The Dyson Robotics Lab at Imperial will be led by Andrew Davison, Professor of Robot Vision at Imperial’s Department of Computing.
According to Davison, the lab will explore “practical” robot tech in the home and beyond in close collaboration with Dyson’s Wiltshire-based R&D labs.
The investment will fund the project over five years, boosted by an extra £3 million in match-funding from other investors, according to the BBC. The funding will pay for 15 scientists, including some from Dyson’s own labs.
It isn’t clear when the first robots will emerge for the consumer market.

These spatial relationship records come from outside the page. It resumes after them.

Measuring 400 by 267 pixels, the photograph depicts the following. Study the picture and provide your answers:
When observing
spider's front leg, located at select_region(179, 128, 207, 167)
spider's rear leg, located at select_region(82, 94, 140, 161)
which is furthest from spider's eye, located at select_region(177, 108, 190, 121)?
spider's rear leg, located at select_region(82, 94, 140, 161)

“My generation believed the world would be overrun by robots by the year 2014,” said Dyson, according to the BBC. “We now have the mechanical and electronic capabilities, but robots still lack understanding – seeing and thinking in the way we do.”
“Mastering this will make our lives easier and lead to previously unthinkable technologies.”
The news comes after Google continued its own push into robotics, snapping up British AI company DeepMind for a rumoured $400 million last month. It recently bought smart home startup Nest for $2.3 billion and robotics firm Boston Dynamics.
Both Davies and Dyson have suggested robotics firms should stay independent.
“It seems a pity to me to sell out, as I don’t quite understand the urge to give up,” he told the Guardian. “Long-term thinking is essential to new technology. We should be encouraging UK companies to invest in R&D and take on armies of engineers so that they can grow and become UK world-beaters.”
Davison commented on Google’s acquisitions in a January Google+ post, saying that there was still “plenty of talent” in robotics outside the search firm.